### SUPPLIED ENTRIES
***

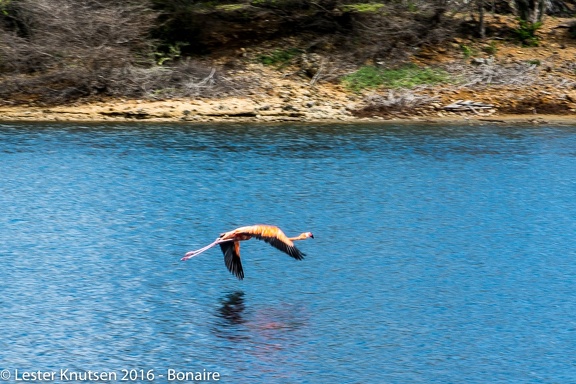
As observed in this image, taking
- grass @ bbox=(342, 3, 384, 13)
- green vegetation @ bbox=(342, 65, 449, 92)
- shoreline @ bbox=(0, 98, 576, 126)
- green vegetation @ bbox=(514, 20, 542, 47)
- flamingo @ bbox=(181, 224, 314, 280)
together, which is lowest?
shoreline @ bbox=(0, 98, 576, 126)

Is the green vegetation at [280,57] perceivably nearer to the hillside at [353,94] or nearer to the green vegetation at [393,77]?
the hillside at [353,94]

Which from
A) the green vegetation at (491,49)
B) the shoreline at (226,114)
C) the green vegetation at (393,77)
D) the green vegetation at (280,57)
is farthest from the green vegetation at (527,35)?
the green vegetation at (280,57)

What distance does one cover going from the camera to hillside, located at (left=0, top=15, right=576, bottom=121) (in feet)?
114

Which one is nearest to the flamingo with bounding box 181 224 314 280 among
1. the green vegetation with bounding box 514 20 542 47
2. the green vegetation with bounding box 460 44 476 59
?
the green vegetation with bounding box 460 44 476 59

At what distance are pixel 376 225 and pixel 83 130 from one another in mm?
13571

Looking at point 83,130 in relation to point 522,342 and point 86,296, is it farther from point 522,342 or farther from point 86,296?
point 522,342

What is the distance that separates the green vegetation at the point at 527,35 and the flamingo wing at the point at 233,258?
2554 centimetres

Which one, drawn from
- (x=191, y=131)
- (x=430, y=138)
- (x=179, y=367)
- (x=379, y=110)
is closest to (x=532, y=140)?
(x=430, y=138)

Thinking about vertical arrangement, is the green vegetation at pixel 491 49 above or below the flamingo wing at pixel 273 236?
below

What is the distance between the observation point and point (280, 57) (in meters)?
37.8

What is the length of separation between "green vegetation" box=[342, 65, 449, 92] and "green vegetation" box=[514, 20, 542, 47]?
4.09 meters

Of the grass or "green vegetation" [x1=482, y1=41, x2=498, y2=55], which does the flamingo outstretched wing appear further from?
"green vegetation" [x1=482, y1=41, x2=498, y2=55]

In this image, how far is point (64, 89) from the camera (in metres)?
35.2

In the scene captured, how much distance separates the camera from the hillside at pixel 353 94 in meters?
34.8
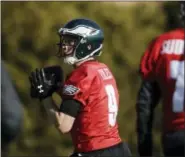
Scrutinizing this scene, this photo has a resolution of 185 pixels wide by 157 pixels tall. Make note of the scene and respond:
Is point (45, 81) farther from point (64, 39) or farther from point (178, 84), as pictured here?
point (178, 84)

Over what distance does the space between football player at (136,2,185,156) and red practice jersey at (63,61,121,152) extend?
0.82 meters

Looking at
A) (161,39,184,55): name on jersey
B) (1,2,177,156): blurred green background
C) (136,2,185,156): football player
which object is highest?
(161,39,184,55): name on jersey

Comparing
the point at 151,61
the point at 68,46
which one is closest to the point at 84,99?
the point at 68,46

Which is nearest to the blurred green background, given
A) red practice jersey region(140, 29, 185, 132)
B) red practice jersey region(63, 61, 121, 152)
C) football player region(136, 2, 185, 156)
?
football player region(136, 2, 185, 156)

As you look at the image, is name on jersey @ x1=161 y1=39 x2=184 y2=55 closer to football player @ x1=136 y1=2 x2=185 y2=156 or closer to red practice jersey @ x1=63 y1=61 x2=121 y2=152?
football player @ x1=136 y1=2 x2=185 y2=156

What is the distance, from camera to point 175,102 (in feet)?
21.6

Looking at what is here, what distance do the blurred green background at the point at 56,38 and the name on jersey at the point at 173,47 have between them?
4.86 metres

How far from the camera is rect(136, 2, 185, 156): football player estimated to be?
21.6 feet

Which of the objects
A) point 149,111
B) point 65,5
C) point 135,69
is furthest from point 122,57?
point 149,111

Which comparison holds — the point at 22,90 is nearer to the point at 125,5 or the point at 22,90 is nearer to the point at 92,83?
the point at 125,5

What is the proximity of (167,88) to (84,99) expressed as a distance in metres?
1.05

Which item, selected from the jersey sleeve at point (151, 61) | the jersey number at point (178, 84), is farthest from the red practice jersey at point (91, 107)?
the jersey sleeve at point (151, 61)

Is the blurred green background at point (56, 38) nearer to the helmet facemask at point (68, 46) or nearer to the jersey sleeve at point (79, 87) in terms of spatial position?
the helmet facemask at point (68, 46)

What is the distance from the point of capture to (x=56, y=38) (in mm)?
11578
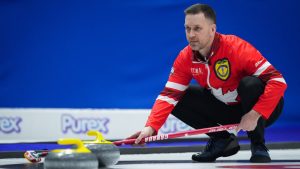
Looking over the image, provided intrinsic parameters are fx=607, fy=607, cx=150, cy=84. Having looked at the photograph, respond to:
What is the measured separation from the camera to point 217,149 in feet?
10.9

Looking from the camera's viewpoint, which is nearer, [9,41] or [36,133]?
Result: [36,133]

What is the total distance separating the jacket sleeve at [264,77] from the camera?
3029 millimetres

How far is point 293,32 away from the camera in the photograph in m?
6.21

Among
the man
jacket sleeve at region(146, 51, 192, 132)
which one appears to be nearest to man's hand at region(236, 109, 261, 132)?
the man

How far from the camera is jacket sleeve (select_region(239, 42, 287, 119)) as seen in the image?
3.03 metres

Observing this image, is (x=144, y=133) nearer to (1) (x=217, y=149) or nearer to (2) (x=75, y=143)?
(1) (x=217, y=149)

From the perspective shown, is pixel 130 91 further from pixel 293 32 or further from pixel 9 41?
pixel 293 32

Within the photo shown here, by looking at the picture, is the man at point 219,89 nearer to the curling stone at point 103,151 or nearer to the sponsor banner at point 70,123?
the curling stone at point 103,151

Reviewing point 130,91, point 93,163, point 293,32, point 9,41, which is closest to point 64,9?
point 9,41

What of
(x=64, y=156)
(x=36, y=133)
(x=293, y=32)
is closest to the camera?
(x=64, y=156)

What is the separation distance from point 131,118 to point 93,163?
309 cm

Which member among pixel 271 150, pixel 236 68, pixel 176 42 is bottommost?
pixel 271 150

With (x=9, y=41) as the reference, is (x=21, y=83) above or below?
below

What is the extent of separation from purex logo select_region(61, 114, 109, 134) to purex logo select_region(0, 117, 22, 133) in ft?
1.30
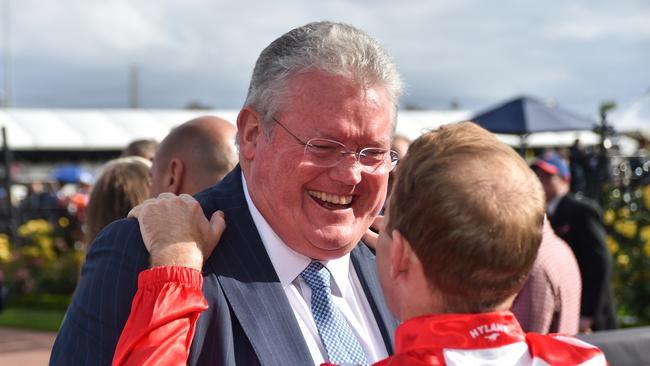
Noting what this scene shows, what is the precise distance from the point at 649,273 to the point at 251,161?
20.9 feet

***

### TASK DIRECTIONS
Above are records to transcribe exactly; leave their pictures out.

### WRITTEN ANSWER
As observed in this image, taking
- grass @ bbox=(342, 3, 384, 13)
- green vegetation @ bbox=(342, 65, 449, 92)
- shoreline @ bbox=(0, 98, 576, 126)
- green vegetation @ bbox=(514, 20, 542, 47)
- flamingo @ bbox=(181, 224, 314, 280)
together, which is lowest?
shoreline @ bbox=(0, 98, 576, 126)

Is the green vegetation at [280,57] perceivably nearer to the hillside at [353,94] or nearer to the green vegetation at [393,77]?
the hillside at [353,94]

Which from
A) the green vegetation at (491,49)
B) the shoreline at (226,114)
C) the green vegetation at (393,77)
D) the green vegetation at (280,57)
is farthest from the green vegetation at (527,35)?
the green vegetation at (280,57)

What distance does one cover going from the camera to hillside, located at (left=0, top=15, right=576, bottom=121) (in feet)?
114

Which one is nearest to the flamingo with bounding box 181 224 314 280 among
1. the green vegetation with bounding box 514 20 542 47
2. the green vegetation with bounding box 460 44 476 59
?
the green vegetation with bounding box 460 44 476 59

At what distance are pixel 376 225 and pixel 83 130 from one another in mm?
13571

Looking at point 83,130 in relation to point 522,342 and point 86,296, is it farther from point 522,342 or farther from point 86,296?
point 522,342

What is the distance that separates the green vegetation at the point at 527,35 and the flamingo wing at the point at 233,258?
2554 centimetres

Which one, drawn from
- (x=191, y=131)
- (x=430, y=138)
- (x=179, y=367)
- (x=379, y=110)
is closest to (x=532, y=140)?
(x=430, y=138)

Thinking about vertical arrangement, is the green vegetation at pixel 491 49 above or below the flamingo wing at pixel 273 236?
below

What is the distance between the observation point and point (280, 57) (in meters)?
37.8

What is the length of separation between "green vegetation" box=[342, 65, 449, 92] and "green vegetation" box=[514, 20, 542, 47]?
4.09 meters

Of the grass or "green vegetation" [x1=482, y1=41, x2=498, y2=55], which does the flamingo outstretched wing appear further from?
"green vegetation" [x1=482, y1=41, x2=498, y2=55]

In this image, how far is point (64, 89) from the camera (in metres)?
35.2

In the scene captured, how much distance separates the camera from the hillside at pixel 353 94 in meters?
34.8
Scrutinizing this scene, this photo has a resolution of 185 pixels wide by 157 pixels tall. Make note of the scene and respond:
Is point (45, 81) farther from point (64, 39) or farther from point (178, 84), as pictured here?
point (178, 84)

Over what distance does the space between football player at (136,2,185,156) and red practice jersey at (63,61,121,152) extend?
0.82 meters

Looking at
A) (161,39,184,55): name on jersey
B) (1,2,177,156): blurred green background
C) (136,2,185,156): football player
which object is highest?
(161,39,184,55): name on jersey

Comparing
the point at 151,61
the point at 68,46
which one is closest to the point at 84,99?
the point at 68,46

Which is nearest to the blurred green background, given
A) red practice jersey region(140, 29, 185, 132)
B) red practice jersey region(63, 61, 121, 152)
C) football player region(136, 2, 185, 156)
?
football player region(136, 2, 185, 156)

As you look at the image, is name on jersey @ x1=161 y1=39 x2=184 y2=55 closer to football player @ x1=136 y1=2 x2=185 y2=156 or closer to red practice jersey @ x1=63 y1=61 x2=121 y2=152?
football player @ x1=136 y1=2 x2=185 y2=156

What is the distance, from camera to point 175,102 (in feet)?
21.6

Looking at what is here, what distance do the blurred green background at the point at 56,38 and the name on jersey at the point at 173,47 have between them?
4.86 metres

How far from the camera is rect(136, 2, 185, 156): football player estimated to be?
21.6 feet

Which of the objects
A) point 149,111
B) point 65,5
C) point 135,69
is furthest from point 122,57?
point 149,111

Which comparison holds — the point at 22,90 is nearer to the point at 125,5 or the point at 22,90 is nearer to the point at 92,83?
the point at 125,5

What is the proximity of (167,88) to (84,99) expressed as a distance in metres?
1.05

Which item, selected from the jersey sleeve at point (151, 61) | the jersey number at point (178, 84), is farthest from the red practice jersey at point (91, 107)?
the jersey sleeve at point (151, 61)

Is the blurred green background at point (56, 38) nearer to the helmet facemask at point (68, 46) or nearer to the jersey sleeve at point (79, 87) in terms of spatial position?
the helmet facemask at point (68, 46)

What is the distance from the point of capture to (x=56, y=38) (in mm)?
11578
Looking over the image, provided intrinsic parameters are fx=607, fy=607, cx=150, cy=84. Having looked at the photograph, respond to:
What is the measured separation from the camera to point 217,149 in feet?
10.9

Looking from the camera's viewpoint, which is nearer, [9,41] or [36,133]?
Result: [36,133]

What is the total distance separating the jacket sleeve at [264,77] from the camera?
3029 millimetres

How far is point 293,32 away from the camera in the photograph in m?
6.21

Among
the man
jacket sleeve at region(146, 51, 192, 132)
which one appears to be nearest to man's hand at region(236, 109, 261, 132)?
the man

How far from the camera is jacket sleeve (select_region(239, 42, 287, 119)) as seen in the image?
3.03 metres

Observing this image, is (x=144, y=133) nearer to (1) (x=217, y=149) or nearer to (2) (x=75, y=143)?
(1) (x=217, y=149)

From the perspective shown, is pixel 130 91 further from pixel 293 32 or further from pixel 9 41?
pixel 293 32

Within the photo shown here, by looking at the picture, is the man at point 219,89 nearer to the curling stone at point 103,151 or nearer to the sponsor banner at point 70,123?
the curling stone at point 103,151

Reviewing point 130,91, point 93,163, point 293,32, point 9,41, which is closest to point 64,9?
point 9,41

What of
(x=64, y=156)
(x=36, y=133)
(x=293, y=32)
is closest to the camera?
(x=64, y=156)

What is the separation distance from point 131,118 to point 93,163?
309 cm

Which member among pixel 271 150, pixel 236 68, pixel 176 42 is bottommost?
pixel 271 150

With (x=9, y=41) as the reference, is (x=21, y=83) above or below?
below

What is the extent of separation from purex logo select_region(61, 114, 109, 134) to purex logo select_region(0, 117, 22, 133) in ft?
1.30
Noting what this scene shows, what is the precise distance from the point at 649,273 to the point at 251,161?
20.9 feet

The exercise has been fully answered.